As an educator who has worked in public and private schools I have seen the positive effects of nature and community learning on student engagement and their health and wellbeing, I have also seen what happens when all their learning happens inside of four walls. When they are confined from exploring the natural world around them on a daily basis behavioral issues arise. Their interest in learning diminishes and they become less physical and connected to themselves and they community. Children who are growing need to move their bodies at least 60 minutes a day; less that 45% of boys and 30% of girls get this on a daily basis. Organized sports and physical education are essential but we need to incorporate not only structured physical activity but unstructured time outside for them to move, explore and problem solve without guidance. When they get this time, they can breathe fresh air, work cooperatively together, create their own games or build structures and garden or walk in nature. This is time where you can also incorporate academic learning that mixes with unstructured play.
The key question is how.
How can teachers in public schools, who are already tasked with disseminating curriculum and measuring the students works against standards, be expected to find the time to do this work. The lynch pin is integration and team teaching.
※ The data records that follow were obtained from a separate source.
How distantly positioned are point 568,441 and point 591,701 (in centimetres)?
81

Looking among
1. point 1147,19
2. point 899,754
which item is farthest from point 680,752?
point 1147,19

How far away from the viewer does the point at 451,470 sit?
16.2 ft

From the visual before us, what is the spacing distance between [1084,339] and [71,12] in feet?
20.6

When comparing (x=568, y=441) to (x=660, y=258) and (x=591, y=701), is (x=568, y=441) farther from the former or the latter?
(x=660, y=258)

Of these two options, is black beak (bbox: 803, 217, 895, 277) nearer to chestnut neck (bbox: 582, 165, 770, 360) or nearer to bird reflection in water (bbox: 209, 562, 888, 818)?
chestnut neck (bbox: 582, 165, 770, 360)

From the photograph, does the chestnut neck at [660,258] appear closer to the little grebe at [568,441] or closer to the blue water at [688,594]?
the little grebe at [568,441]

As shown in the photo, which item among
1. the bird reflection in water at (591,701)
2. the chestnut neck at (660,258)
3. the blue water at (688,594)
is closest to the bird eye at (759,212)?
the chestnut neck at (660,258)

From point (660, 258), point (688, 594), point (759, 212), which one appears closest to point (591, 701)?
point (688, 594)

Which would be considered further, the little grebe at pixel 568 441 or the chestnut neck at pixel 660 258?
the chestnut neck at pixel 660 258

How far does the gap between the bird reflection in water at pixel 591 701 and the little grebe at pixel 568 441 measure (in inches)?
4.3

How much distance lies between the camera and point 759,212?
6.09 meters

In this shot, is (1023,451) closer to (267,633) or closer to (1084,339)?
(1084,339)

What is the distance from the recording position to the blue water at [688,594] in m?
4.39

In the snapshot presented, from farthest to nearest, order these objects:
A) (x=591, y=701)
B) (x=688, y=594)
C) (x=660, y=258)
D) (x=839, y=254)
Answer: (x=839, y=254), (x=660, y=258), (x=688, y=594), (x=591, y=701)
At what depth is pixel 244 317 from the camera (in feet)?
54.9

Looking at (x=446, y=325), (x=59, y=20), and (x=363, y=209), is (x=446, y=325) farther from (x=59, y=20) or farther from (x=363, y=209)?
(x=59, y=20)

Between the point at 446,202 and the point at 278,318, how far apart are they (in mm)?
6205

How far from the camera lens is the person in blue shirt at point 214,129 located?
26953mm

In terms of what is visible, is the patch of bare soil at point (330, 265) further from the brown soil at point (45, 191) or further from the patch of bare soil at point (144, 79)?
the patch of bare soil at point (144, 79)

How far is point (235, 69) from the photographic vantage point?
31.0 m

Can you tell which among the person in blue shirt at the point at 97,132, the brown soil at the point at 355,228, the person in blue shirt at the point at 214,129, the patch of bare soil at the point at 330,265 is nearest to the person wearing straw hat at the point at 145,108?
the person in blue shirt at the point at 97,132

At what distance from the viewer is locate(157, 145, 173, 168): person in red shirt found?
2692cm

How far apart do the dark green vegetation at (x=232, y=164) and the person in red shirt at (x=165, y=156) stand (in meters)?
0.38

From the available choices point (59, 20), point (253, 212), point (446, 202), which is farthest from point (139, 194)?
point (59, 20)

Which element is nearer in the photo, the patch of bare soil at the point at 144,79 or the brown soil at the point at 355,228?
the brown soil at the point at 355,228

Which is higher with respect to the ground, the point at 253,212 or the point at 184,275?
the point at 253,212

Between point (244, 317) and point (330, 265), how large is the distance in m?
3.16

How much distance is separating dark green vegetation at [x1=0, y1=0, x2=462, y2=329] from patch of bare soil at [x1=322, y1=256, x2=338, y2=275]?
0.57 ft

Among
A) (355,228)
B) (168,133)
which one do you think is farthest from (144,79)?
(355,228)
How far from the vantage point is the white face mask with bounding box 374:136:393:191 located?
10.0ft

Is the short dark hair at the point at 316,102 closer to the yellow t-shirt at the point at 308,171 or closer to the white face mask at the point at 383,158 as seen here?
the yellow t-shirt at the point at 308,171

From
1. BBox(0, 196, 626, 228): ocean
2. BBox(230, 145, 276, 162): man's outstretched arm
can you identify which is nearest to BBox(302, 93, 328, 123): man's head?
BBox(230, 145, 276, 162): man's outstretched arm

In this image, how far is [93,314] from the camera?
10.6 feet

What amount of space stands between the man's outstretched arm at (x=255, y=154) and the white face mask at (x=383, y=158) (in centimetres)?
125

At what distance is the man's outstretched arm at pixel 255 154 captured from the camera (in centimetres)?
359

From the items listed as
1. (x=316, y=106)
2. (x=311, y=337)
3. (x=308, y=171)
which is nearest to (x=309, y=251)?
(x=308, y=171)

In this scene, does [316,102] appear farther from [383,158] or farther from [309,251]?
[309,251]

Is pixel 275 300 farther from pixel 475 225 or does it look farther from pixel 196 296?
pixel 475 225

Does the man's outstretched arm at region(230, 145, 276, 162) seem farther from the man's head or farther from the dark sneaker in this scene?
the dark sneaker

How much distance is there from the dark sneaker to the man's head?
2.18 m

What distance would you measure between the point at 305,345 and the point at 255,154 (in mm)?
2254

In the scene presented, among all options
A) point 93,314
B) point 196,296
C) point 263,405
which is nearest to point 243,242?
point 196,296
It is ok to start small and spiral upwards as you build fluidity and confidence in the process. Not all schools have nature out their back door, but most have within walking distance, parks, church gardens, community businesses and even neighborhood community gardens.
These are just a few simple ways to start. But what about creating a project like designing a nature space on the school grounds that would incorporate design thinking( How are we going to use the space in the best way? What steps do we need to take to make that happen?), cooperative learning ( who is going to do what and how are the steps going to get done?) learning about survey and mapping skills, scale, directions and angles, researching the history of the place, reaching out to community members who might be experts, writing up a plan. Integrating curriculum around a project or a problem is the next level of connecting the students to their learning environment and community.
The next step is giving them freedom to explore and create their own project by giving them the standards they need to master and then having them create with your guidance a learning experience that will get them where they need to be. This might involve interviews with peers, teachers or community members, it might have them building something by using simple machines and basic hand tools, it might be a natural history of the school grounds or a community park. The ideas are endless and just need to be given the breathing room and the container to bloom and flourish. It can be done but it involves team work, initiative and and retooling the process.
We all want our students and children to love to learn, to be engaged in their own discoveries and to gain the skills that they truly need to succeed in the 21st century. We can do that by expanding their classroom, engaging them through discovery and giving them the tools to design, converse and be an active part of this evolving world.